Instructions for the task: Please restate verbatim the lines that open the listing below, ending with the line in which "I Want a Dog: (ALA" occurs.

Source records:
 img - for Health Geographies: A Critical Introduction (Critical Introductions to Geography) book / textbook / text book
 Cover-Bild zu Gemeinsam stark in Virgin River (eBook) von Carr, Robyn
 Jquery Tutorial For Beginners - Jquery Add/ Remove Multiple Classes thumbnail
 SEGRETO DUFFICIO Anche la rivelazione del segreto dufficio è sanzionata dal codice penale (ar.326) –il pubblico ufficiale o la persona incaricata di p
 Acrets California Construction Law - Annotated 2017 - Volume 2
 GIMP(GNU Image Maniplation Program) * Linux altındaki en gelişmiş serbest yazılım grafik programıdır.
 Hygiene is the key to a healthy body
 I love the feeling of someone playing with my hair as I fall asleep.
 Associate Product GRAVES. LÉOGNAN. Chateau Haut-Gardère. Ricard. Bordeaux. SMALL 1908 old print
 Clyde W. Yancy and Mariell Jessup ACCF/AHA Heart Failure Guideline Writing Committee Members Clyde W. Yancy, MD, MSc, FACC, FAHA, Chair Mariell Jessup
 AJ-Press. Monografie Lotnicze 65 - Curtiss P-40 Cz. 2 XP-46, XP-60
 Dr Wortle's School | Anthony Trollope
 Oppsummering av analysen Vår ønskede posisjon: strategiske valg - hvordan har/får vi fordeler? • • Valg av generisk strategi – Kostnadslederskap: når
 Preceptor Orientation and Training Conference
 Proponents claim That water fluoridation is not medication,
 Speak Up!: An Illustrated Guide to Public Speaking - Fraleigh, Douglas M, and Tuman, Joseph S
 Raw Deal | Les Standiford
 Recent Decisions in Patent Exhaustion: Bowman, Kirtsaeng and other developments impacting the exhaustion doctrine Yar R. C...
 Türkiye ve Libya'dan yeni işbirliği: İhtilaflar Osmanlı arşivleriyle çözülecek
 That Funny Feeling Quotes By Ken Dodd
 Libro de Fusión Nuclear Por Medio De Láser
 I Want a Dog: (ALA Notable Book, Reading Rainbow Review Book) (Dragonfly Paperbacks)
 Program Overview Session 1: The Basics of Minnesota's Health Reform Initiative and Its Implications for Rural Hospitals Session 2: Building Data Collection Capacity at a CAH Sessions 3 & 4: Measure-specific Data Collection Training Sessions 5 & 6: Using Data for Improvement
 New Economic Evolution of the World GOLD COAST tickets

Response:
 img - for Health Geographies: A Critical Introduction (Critical Introductions to Geography) book / textbook / text book
 Cover-Bild zu Gemeinsam stark in Virgin River (eBook) von Carr, Robyn
 Jquery Tutorial For Beginners - Jquery Add/ Remove Multiple Classes thumbnail
 SEGRETO DUFFICIO Anche la rivelazione del segreto dufficio è sanzionata dal codice penale (ar.326) –il pubblico ufficiale o la persona incaricata di p
 Acrets California Construction Law - Annotated 2017 - Volume 2
 GIMP(GNU Image Maniplation Program) * Linux altındaki en gelişmiş serbest yazılım grafik programıdır.
 Hygiene is the key to a healthy body
 I love the feeling of someone playing with my hair as I fall asleep.
 Associate Product GRAVES. LÉOGNAN. Chateau Haut-Gardère. Ricard. Bordeaux. SMALL 1908 old print
 Clyde W. Yancy and Mariell Jessup ACCF/AHA Heart Failure Guideline Writing Committee Members Clyde W. Yancy, MD, MSc, FACC, FAHA, Chair Mariell Jessup
 AJ-Press. Monografie Lotnicze 65 - Curtiss P-40 Cz. 2 XP-46, XP-60
 Dr Wortle's School | Anthony Trollope
 Oppsummering av analysen Vår ønskede posisjon: strategiske valg - hvordan har/får vi fordeler? • • Valg av generisk strategi – Kostnadslederskap: når
 Preceptor Orientation and Training Conference
 Proponents claim That water fluoridation is not medication,
 Speak Up!: An Illustrated Guide to Public Speaking - Fraleigh, Douglas M, and Tuman, Joseph S
 Raw Deal | Les Standiford
 Recent Decisions in Patent Exhaustion: Bowman, Kirtsaeng and other developments impacting the exhaustion doctrine Yar R. C...
 Türkiye ve Libya'dan yeni işbirliği: İhtilaflar Osmanlı arşivleriyle çözülecek
 That Funny Feeling Quotes By Ken Dodd
 Libro de Fusión Nuclear Por Medio De Láser
 I Want a Dog: (ALA Notable Book, Reading Rainbow Review Book) (Dragonfly Paperbacks)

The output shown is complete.